As I considered more “ideas I haven’t thought of” themes for this series, I felt that a spring cleaning within a retail setting can be an important part of keeping store displays fresh and consumers and staff motivated. Rearranging the “furniture” provides the opportunity to enhance the overall layout, refresh fixtures and displays, and update the operation to enhance the shopping experience and bolster sales.

I’ll be the first to admit that adjusting a retail setting merely for the sake of adjustment often falls flat on its face. Not only will a haphazard approach lead to shopper confusion, it may equally frustrate the retail staff. However, walking through the primary entrance of any retail setting with a fresh set of eyes and open-mindedness can lead to tremendous results.
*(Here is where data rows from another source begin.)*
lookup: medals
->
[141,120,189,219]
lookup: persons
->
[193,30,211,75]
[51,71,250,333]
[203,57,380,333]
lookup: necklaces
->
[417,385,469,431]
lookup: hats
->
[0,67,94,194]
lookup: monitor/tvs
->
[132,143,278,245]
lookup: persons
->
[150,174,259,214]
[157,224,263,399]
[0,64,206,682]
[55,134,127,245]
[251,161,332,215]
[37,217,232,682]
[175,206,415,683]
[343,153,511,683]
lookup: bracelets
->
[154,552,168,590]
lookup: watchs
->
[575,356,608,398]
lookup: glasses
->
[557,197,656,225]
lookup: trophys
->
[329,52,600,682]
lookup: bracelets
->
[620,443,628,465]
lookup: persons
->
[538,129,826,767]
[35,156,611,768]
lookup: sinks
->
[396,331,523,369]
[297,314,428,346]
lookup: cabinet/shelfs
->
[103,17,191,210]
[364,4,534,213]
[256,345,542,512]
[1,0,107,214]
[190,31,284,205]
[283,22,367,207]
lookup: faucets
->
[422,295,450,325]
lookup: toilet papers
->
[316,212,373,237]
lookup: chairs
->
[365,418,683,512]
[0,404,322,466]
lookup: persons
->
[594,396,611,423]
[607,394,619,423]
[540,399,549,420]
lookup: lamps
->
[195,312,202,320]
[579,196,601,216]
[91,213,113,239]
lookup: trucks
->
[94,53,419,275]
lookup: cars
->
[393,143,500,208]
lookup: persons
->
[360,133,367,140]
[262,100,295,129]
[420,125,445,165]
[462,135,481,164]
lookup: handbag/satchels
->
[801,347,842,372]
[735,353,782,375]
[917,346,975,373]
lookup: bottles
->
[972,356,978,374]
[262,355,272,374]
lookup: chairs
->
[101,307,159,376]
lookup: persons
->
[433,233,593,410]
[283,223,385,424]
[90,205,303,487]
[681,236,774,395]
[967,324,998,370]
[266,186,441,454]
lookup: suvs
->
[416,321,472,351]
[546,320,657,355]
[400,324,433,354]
Here are five things I recommend be considered…and they are the same five things I take stock of before rearranging my living room furniture.

Establishing a goal

Before simply moving the furniture in my living space, I consider what I hope to accomplish. Is it to move things away from the walls, incorporate a new focal point piece of art, create conversational areas, etc.? Similar characteristics should be acknowledged when assessing retail space. If the goal is to reduce a claustrophobic feeling, then adjusting inventory levels and the number of fixtures may be the solution. If the goal is to increase visibility across the store, then lower fixtures may help. Perhaps the goal is to allow shoppers easier movement from section to section and across the entire store layout, so angles and shorter gondola runs may meet the objective.

First impressions

Consumers form an impression of a retail space within seven to 10 seconds. (In the case of my living room, it took my daughter about five seconds to say what she liked and what she disliked!) If you want shoppers to feel energized, does your initial appearance match? If you’re hoping that customers pause for a moment or navigate a certain direction, does your store design provide that opportunity?

Shedding some light

For me, I’m a fan of well-lit retail spaces flooded with natural light, where possible. Especially given our aging population and deteriorating eyesight, ensuring adequate lighting has become a necessity. Think back to the last time you rearranged the furniture in one of your rooms. How important was getting the lighting just right? Why is it any different on the retail floor?

Freedom of movement

Fluidity in arranging furniture in my home is important. In other words, I’m ensuring that my guests can easily get to a comfortable chair or couch and not have to hurdle hassocks, coffee tables, or other disrupters. I cannot tell you the number of times that I’ve become frustrated at a retailer who expects their guests to clear/jump/leap displays or vault pommel horse past sale merchandise. Of course, there is a fine line between making the space seem too sparse (however, minimalistic retailing is on the rise) or overcrowding the area to the point where it is like walking through an unkempt closet.

Line of sight

In my open-space concept at home, I want to ensure that if I’m on the opposite side of my kitchen or near the breakfast bar, that I can still maintain eye contact and conversation with my houseguests. Putting up barriers that prevent this line of sight is unthinkable. So, why is it that many of the retailers I visit have displays that are far too high, obscuring the line of sight across the store, or configurations of displays that make it non-conducive to have a conversation?

After a long winter, shoppers are looking for just about anything to brighten their day. Whichever goal you are adjusting your “living space” to achieve, moving, changing, or altering fixtures can invigorate in-store traffic and sales.